- 1kg Mutton
- 1kg Basmati Rice
- 800gm Onion
- 400gm Tomato
- 150gm Ginger & Garlic paste
- 200gm Vegetable or Sunflower oil
- 50gm Ghee (or Butter)
- 25 Green Chilli
- Rules is 5 chillies per 200g of meat
- 3 chillies for cooking mutton
- 2 chilles for biryani
- 1 bunch Mint leaves
- Garam masala
- 2 Small cinnamon stick
- 4 Cardamon
- 4 Marathi Mogu
- 1 Clove
- Add some oil to the pan and fry 15 chillies till it turns colour
- Finely grind the chillies after it is cooled down
- Add the mutton and chilli together in a pressure cooker
- Add 3/4 water w.r.t meat
- Boil the mixture in pressure cooker for 5 whistles (just 2 whistles for lamb)

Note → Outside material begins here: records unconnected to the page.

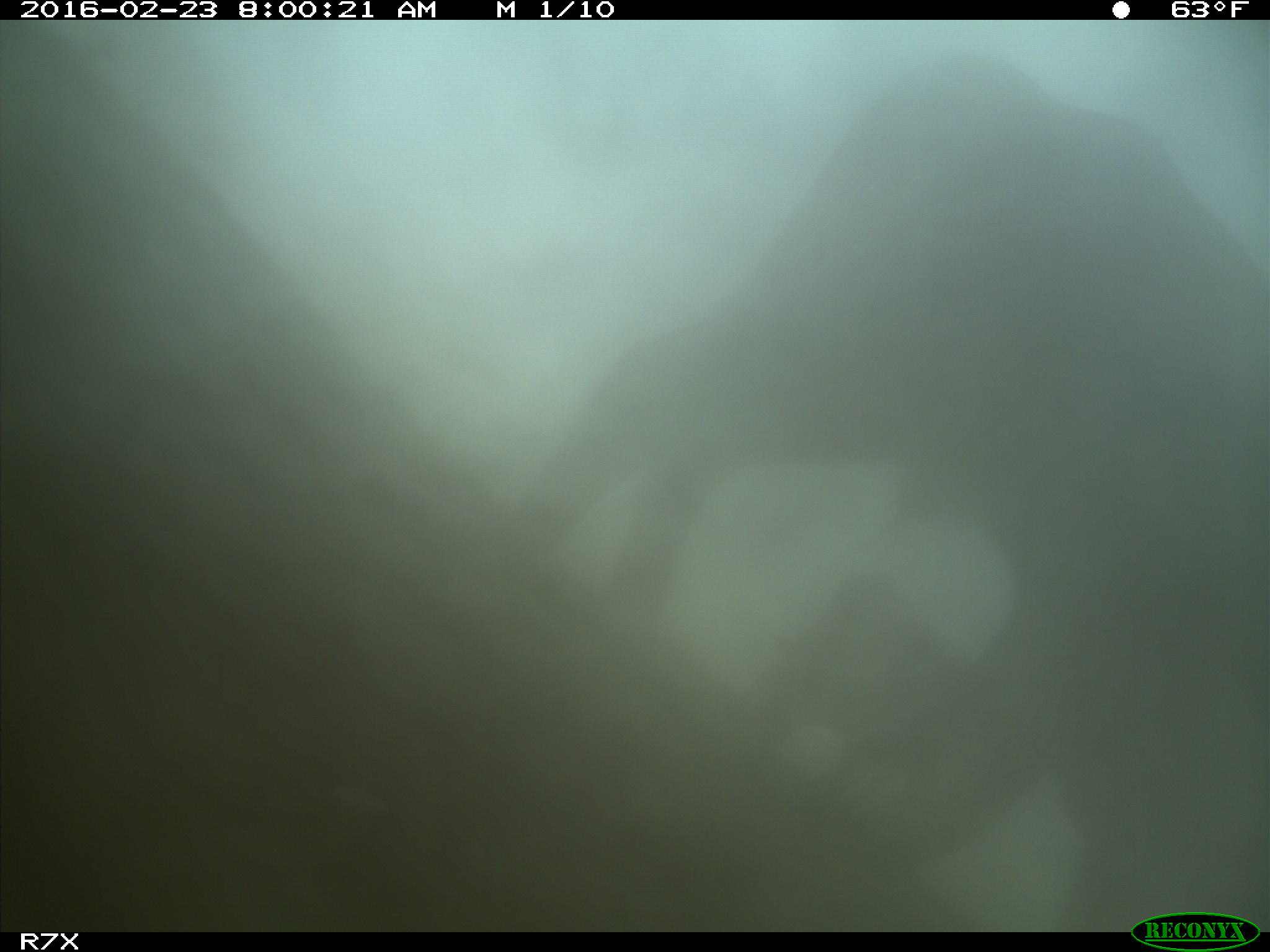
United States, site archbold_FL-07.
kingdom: Animalia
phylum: Chordata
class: Mammalia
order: Artiodactyla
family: Bovidae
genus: Bos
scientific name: Bos taurus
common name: domestic cow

- Add oil to the pan and fry garam masala.
- Add 10 chillies and chopped onions and fry until the onion turns brown.
- Add chopped tomatos and fry until it mashes well with onions.
- Add pre-cooked mutton, salt and chilli power and stir well.
- Add ginger garlic paste
- Fry the mix until the oil oozes out and separates from the gravy
- Add water in 1:1.5 ratio.
- Thats 1.5 water for every cup of rice.